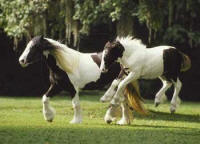 Crown Darby, 1995 imported Gypsy Vanner Horse mare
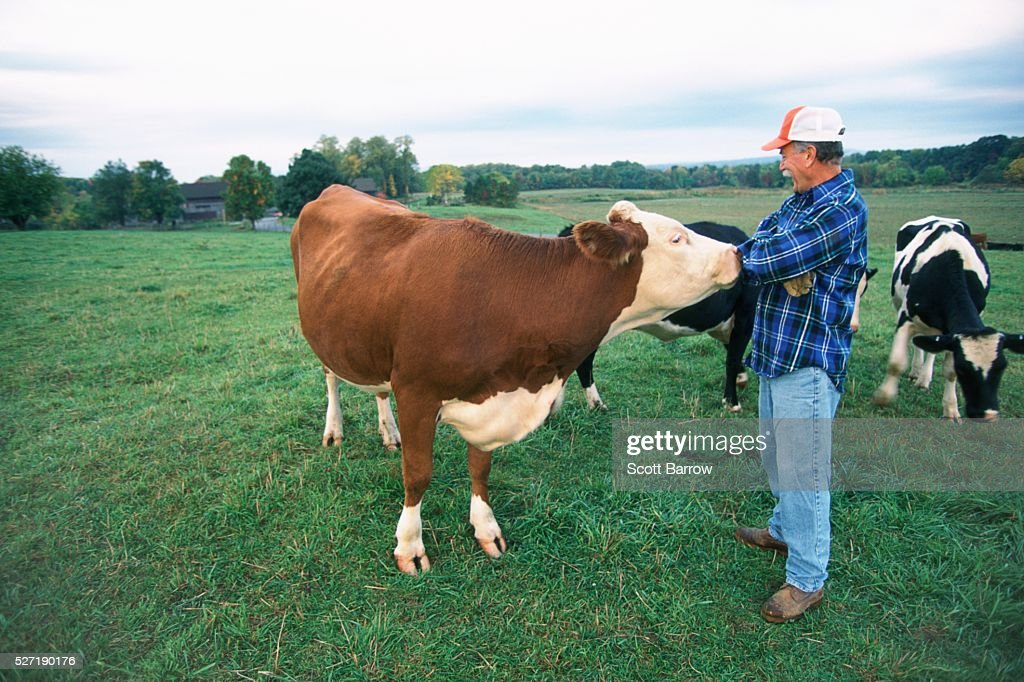 Rancher with his cows : Bildbanksbilder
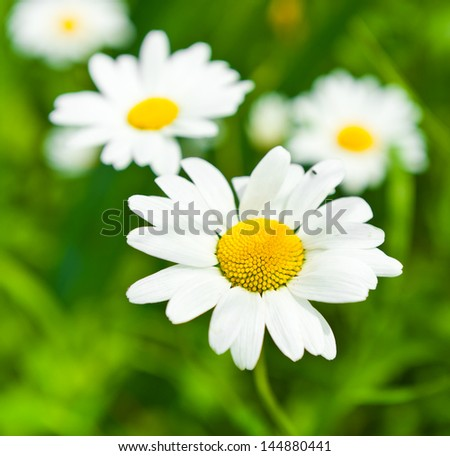 Large daisies - stock photo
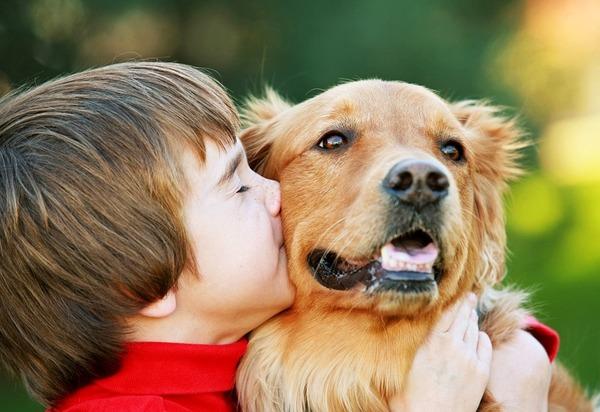 Животные - частая причина заражения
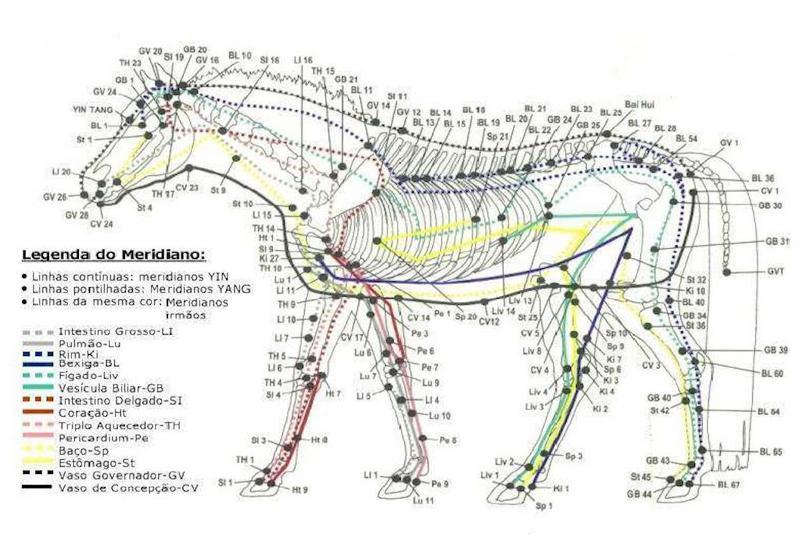 Criadores e proprietários investem cada dia mais em tecnologia e saúde para os animais de esporte, por isso cuidado com a anemia em equinos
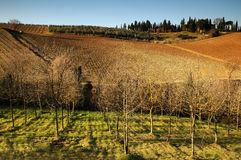 Landscape in the Tuscan Countryside in Chianti near Florence Stock Photo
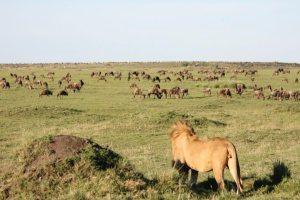 Spirit of Kenya Safari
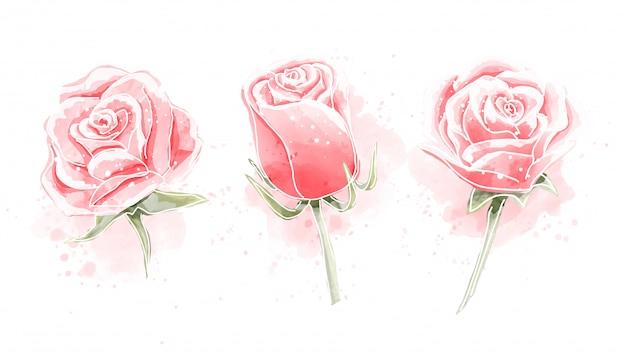 Zestaw róż akwarela malarstwo Premium Wektorów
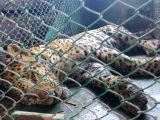 The young leopard that strayed into the Suzuki Powertrain on 5th October after being rescued unhurt at Manesar in Haryana on Oct 6, 2017.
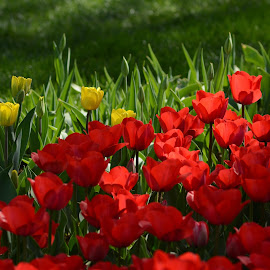 by Mehmet Kaya - Flowers Flower Gardens (  )
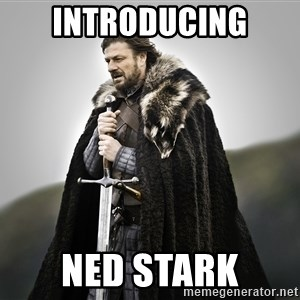 ned stark as the doctor - INTRODUCING NED STARK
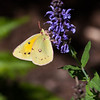 Orange Sulphur butterfly in Phippsburg Garden, late summer, end of September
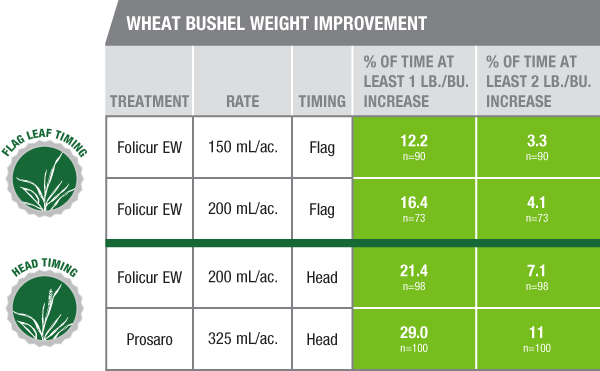 Wheat Bushel Weight Improvement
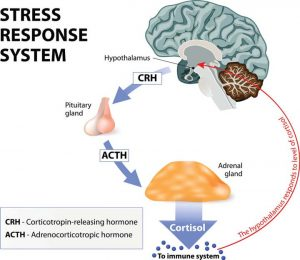 hypothalamic--pituitary-adrenal-axis-Stress-Response-System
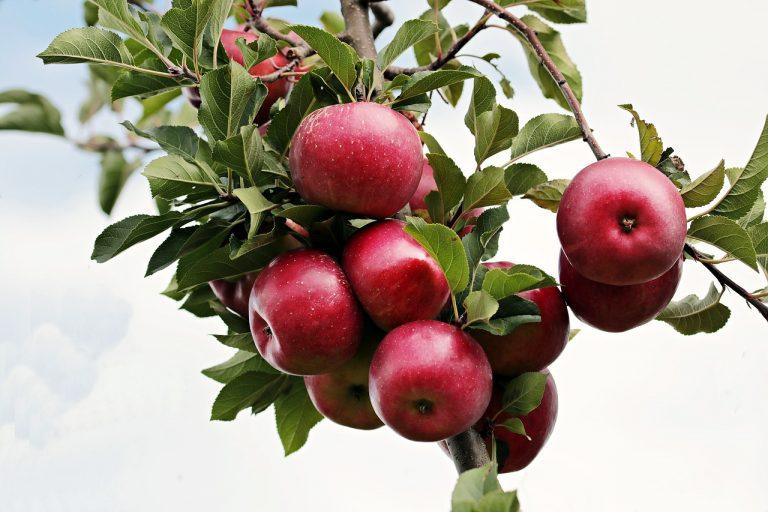 Može li se predozirati voćem? U Hrvatskoj sigurno ne!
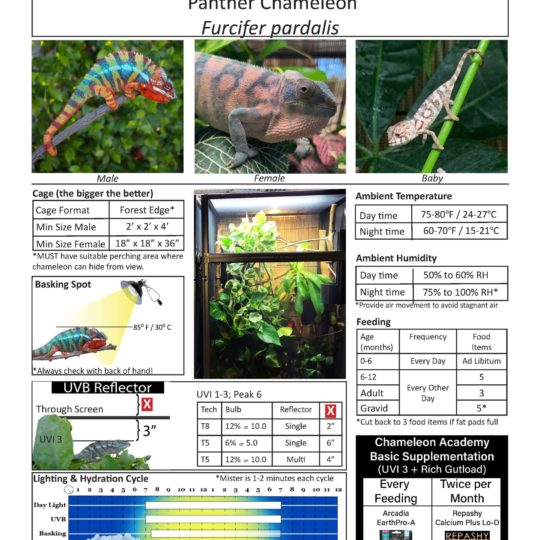 panther chameleon care sheet graphic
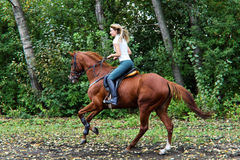 Νέο όμορφο κορίτσι χωρών με το άλογο Στοκ Φωτογραφία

- [What is needed]
Copy exactly, and copy nothing else: the lines from the start of the data above through the line that holds "Животные - частая причина заражения". The pictures stay out.

- [Answer for this exercise]
 Crown Darby, 1995 imported Gypsy Vanner Horse mare
 Rancher with his cows : Bildbanksbilder
 Large daisies - stock photo
 Животные - частая причина заражения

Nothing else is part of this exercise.